In Situ Incorporation of Fluorophores in Zeolitic Imidazolate Framework-8 (ZIF-8) for Ratio-Dependent Detecting a Biomarker of Anthrax Spores

Monitoring and early warning of spores germination is of great significance in avoiding their potential pathogenicity. Thus, effective monitoring of markers during spore germination is of great value. A ratio-dependent fluorescent probe based on in situ incorporation of fluorophores in a metal–organic framework (MOF) was designed to monitor a main component of bacterial spores, 2,6-pyridinedicarboxylic acid (DPA), with high sensitivity and specificity. The fluorescence of CdS quantum dots loaded on zeolitic imidazolate framework-8 (ZIF-8) nanocrystals is initially quenched by europium ions. The europium ions, however, can be seized by DPA, leading to restoring the fluorescence of quantum dots. Simultaneously, the fluorescence of another dye molecule, rhodamine 6G, loaded on the ZIF-8 is not affected by DPA and can serve as a stable internal fluorescence reference signal. On this basis, a ratio-dependent fluorescence method for rapid detection of DPA was established. The linear calibration ranged from 0.1 to 150 μM with a detection limit of 67 nM, which is much lower than the amount of DPA (60 μM) released by the contagious number of spores needed to cause anthrax. This analysis platform exhibits good anti-interference ability for monitoring spore germination. The practicable application of the method was verified by monitoring and imaging the release of DPA in the course of spore germination.

——————

> **WHAT YOU NEED TO DO**:
1 > List every concentration value, with its unit, that appears in the abstract on detecting the anthrax spore biomarker.
2 > According to the abstract on detecting the anthrax spore biomarker, what initially quenches the fluorescence of the CdS quantum dots?
3 > Translate this sentence from the abstract on detecting the anthrax spore biomarker into Spanish: "The europium ions, however, can be seized by DPA, leading to restoring the fluorescence of quantum dots."

[Stored records]
——————

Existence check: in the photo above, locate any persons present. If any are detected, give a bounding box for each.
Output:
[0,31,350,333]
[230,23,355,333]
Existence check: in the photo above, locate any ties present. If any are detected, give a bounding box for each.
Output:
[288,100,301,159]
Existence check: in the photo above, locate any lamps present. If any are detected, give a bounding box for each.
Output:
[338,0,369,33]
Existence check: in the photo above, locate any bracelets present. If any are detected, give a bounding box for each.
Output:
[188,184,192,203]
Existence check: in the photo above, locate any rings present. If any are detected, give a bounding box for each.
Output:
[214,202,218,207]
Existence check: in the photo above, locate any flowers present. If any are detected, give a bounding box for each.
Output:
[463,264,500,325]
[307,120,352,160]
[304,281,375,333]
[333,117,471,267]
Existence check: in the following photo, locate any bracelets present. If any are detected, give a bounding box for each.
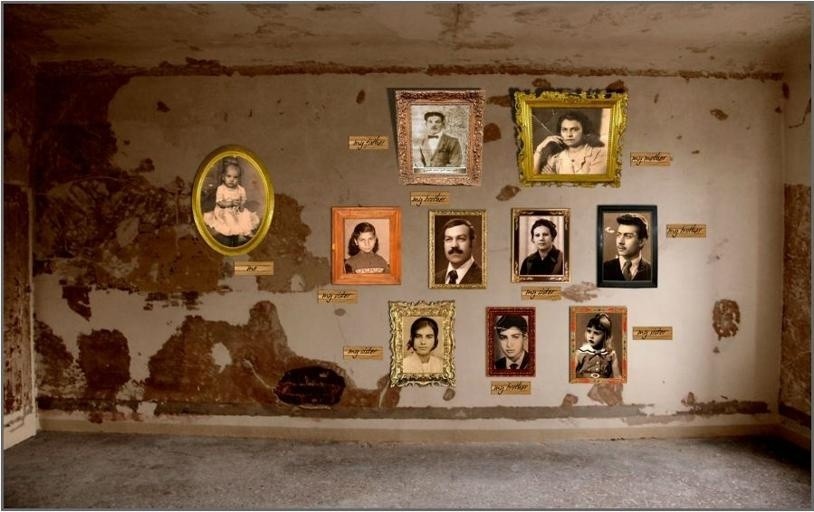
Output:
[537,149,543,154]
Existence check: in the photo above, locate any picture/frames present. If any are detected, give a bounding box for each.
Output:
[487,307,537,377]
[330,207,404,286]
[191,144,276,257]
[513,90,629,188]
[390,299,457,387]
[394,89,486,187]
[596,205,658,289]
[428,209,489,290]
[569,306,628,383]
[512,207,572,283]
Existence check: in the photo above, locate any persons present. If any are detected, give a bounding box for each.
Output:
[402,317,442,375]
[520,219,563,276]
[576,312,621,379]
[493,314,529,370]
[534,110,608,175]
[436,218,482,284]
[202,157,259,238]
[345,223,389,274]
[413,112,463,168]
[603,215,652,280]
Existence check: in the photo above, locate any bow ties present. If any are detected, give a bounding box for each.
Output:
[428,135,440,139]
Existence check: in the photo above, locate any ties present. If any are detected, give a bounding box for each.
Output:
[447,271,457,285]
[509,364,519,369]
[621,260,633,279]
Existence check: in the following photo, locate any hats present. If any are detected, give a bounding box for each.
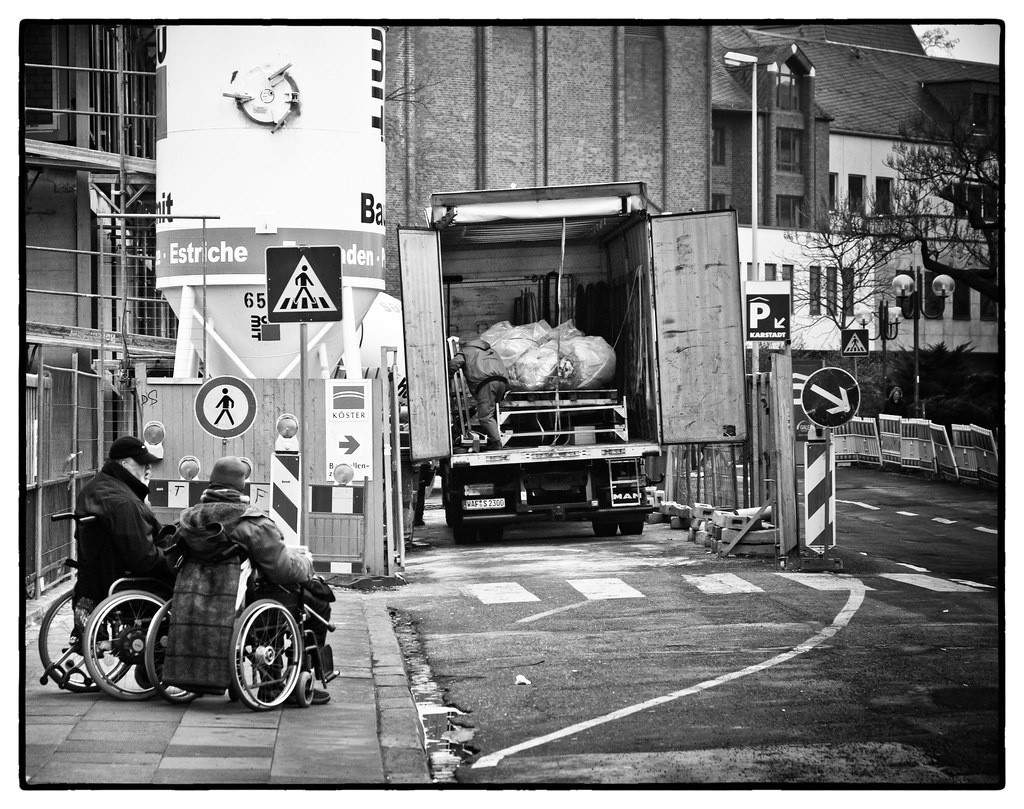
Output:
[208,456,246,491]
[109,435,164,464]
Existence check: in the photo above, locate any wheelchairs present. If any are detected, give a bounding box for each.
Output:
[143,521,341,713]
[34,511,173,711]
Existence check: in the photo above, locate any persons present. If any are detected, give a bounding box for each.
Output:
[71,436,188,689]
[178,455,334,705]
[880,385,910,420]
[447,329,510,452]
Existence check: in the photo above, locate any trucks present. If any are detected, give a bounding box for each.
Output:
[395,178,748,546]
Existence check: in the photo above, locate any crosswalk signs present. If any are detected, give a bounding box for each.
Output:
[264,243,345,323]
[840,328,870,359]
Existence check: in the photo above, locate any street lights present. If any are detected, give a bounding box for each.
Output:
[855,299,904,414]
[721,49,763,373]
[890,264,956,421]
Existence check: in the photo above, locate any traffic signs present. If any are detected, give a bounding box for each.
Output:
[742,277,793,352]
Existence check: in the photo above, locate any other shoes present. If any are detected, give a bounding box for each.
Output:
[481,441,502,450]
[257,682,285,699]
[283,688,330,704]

——————

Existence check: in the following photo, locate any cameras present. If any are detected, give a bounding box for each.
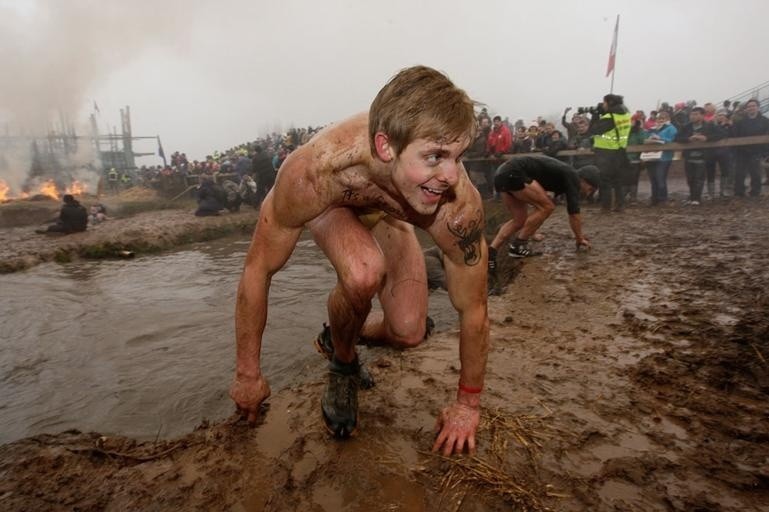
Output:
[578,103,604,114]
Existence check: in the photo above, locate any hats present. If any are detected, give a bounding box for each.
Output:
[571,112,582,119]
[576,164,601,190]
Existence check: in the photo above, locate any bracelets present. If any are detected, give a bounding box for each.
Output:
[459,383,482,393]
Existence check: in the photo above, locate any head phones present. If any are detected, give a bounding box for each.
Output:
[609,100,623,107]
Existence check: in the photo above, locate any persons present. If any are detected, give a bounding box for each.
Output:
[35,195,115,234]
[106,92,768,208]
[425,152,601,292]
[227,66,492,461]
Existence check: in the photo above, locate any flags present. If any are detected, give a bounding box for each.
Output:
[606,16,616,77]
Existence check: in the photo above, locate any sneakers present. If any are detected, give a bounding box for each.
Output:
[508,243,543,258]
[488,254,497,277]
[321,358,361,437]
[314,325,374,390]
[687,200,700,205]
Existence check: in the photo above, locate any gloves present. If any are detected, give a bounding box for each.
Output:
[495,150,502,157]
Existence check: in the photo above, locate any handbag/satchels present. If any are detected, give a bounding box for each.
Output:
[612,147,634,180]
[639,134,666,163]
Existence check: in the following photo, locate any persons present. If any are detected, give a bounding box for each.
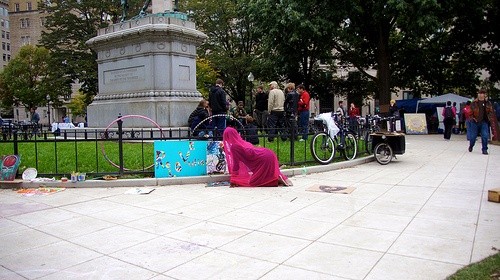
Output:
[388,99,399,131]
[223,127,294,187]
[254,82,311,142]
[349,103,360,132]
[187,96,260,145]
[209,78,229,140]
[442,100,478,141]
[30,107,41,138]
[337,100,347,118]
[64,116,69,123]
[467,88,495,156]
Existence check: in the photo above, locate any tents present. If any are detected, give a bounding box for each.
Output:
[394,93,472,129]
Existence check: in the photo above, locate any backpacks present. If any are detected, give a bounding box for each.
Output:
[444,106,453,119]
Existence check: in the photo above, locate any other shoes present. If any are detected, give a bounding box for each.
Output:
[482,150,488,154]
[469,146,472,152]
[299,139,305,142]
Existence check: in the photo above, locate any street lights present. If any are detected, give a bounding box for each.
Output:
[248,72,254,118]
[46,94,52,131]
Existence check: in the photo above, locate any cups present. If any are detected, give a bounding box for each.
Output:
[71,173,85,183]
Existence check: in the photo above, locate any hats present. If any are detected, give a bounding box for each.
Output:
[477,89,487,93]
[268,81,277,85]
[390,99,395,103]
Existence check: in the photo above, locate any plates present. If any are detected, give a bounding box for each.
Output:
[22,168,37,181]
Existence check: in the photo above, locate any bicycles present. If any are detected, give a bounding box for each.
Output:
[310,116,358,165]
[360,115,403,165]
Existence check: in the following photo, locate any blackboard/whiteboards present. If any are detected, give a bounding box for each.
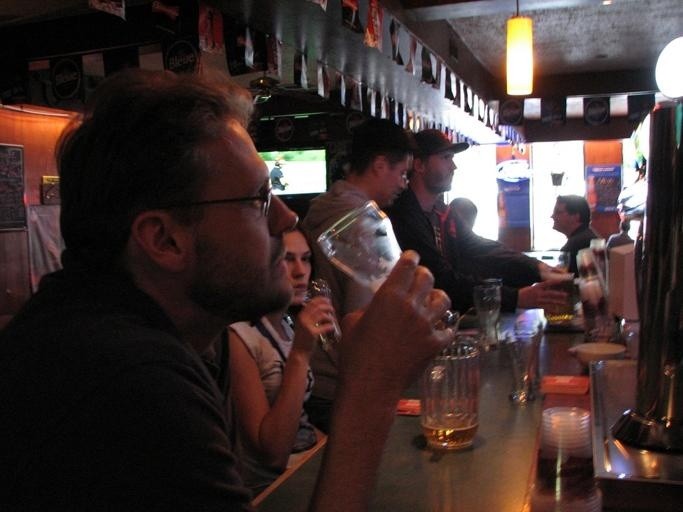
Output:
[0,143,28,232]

——————

> **ANSWERS BY TASK**:
1 >
0.1 μM
150 μM
67 nM
60 μM

2 > Europium ions.

3 > Sin embargo, los iones de europio pueden ser captados por el DPA, lo que conduce a restaurar la fluorescencia de los puntos cuánticos.